Selected passage
● ● ● ● ● ● ●
He doesn't bully doormen.
I don't know if you saw the video of Tim Walz on the street.
Some Trumpster yelled out something at him.
So he gives the Trumpster the middle finger.
Trump would never do that.
Trump is generous, even to the point of being magnanimous.
He will hear about someone facing hard times and without claiming credit or any publicity attending it, he'll write the guy a $10,000 check.
Somebody's roof is blown off in a natural disaster.
Trump will help. And you never hear about other people helping.
Have you ever heard of Biden, for example, just responding to people in this way?
If it existed, there would be innumerable stories about it.
The fact that there are no stories about it, even by a press that is out there to build up Biden, shows he doesn't do it.
There's nothing to write about because it doesn't really happen.
And finally, I want to talk a little bit about the virtue of courage, which I've mentioned on the podcast before, but I want to discuss it in the Aristotelian mode.
And I mentioned this actually at The Blaze on one of the shows I was on, and they were like, Dinesh, you're the only guy who would bring up Aristotle in this context of discussing Trump and the assassination attempts.
I don't want to go over the assassination attempts per se, but what I want to say is that a lot of people think of courage as fearlessness.
He's fearless. That Trump is really fearless.
He knows no fear. And the point that Aristotle makes in his discussion of courage is that Aristotle says that courage is not overcoming fear.
And in fact, the courageous man is not fearless.
Why? Because think about a person who really doesn't have fear.
Who is that person?
Well, that person is bound to be the reckless person because there are in life very dangerous things.
Hey, there's a fire. Don't stick your hand in it.
But I have no fear. I'm going to do it.
Well, that makes you kind of reckless.
There's an ad that Debbie and I will watch sometimes when we're on the treadmill.
And it's an ad of this.
It's supposed to be a very cool ad.
There's this young couple there.
It's an ad for some sort of a Jeep or some sort of automobile.
They pull up at the top of a mountain and then they go, they look at each other like, let's do it!
And they both get out of the car and they run to the edge of the precipice and then they jump off into a deep pool down below.
Now, first of all, I'm thinking to myself, that's crazy.
● ● ● ● ● ● ●
Brief 1
Answer these questions from the transcript excerpt:
(a) What amount does the speaker say Trump will write on a check for someone facing hard times?
(b) In what mode does the speaker say he wants to discuss the virtue of courage?
(c) Into what do the young couple in the ad jump after running to the edge of the precipice?
Brief 2
Copy the portion of the transcript excerpt that opens with the words containing "He knows no" and closes with "let's do it!".

Data excerpt
● ● ● ● ● ● ●
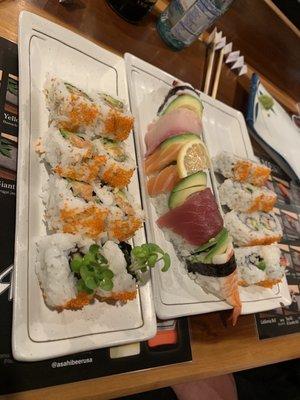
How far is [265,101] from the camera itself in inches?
● ● ● ● ● ● ●
Worked answer 1
(a) $10,000
(b) The Aristotelian mode
(c) A deep pool down below

Worked answer 2
He knows no fear. And the point that Aristotle makes in his discussion of courage is that Aristotle says that courage is not overcoming fear.
And in fact, the courageous man is not fearless.
Why? Because think about a person who really doesn't have fear.
Who is that person?
Well, that person is bound to be the reckless person because there are in life very dangerous things.
Hey, there's a fire. Don't stick your hand in it.
But I have no fear. I'm going to do it.
Well, that makes you kind of reckless.
There's an ad that Debbie and I will watch sometimes when we're on the treadmill.
And it's an ad of this.
It's supposed to be a very cool ad.
There's this young couple there.
It's an ad for some sort of a Jeep or some sort of automobile.
They pull up at the top of a mountain and then they go, they look at each other like, let's do it!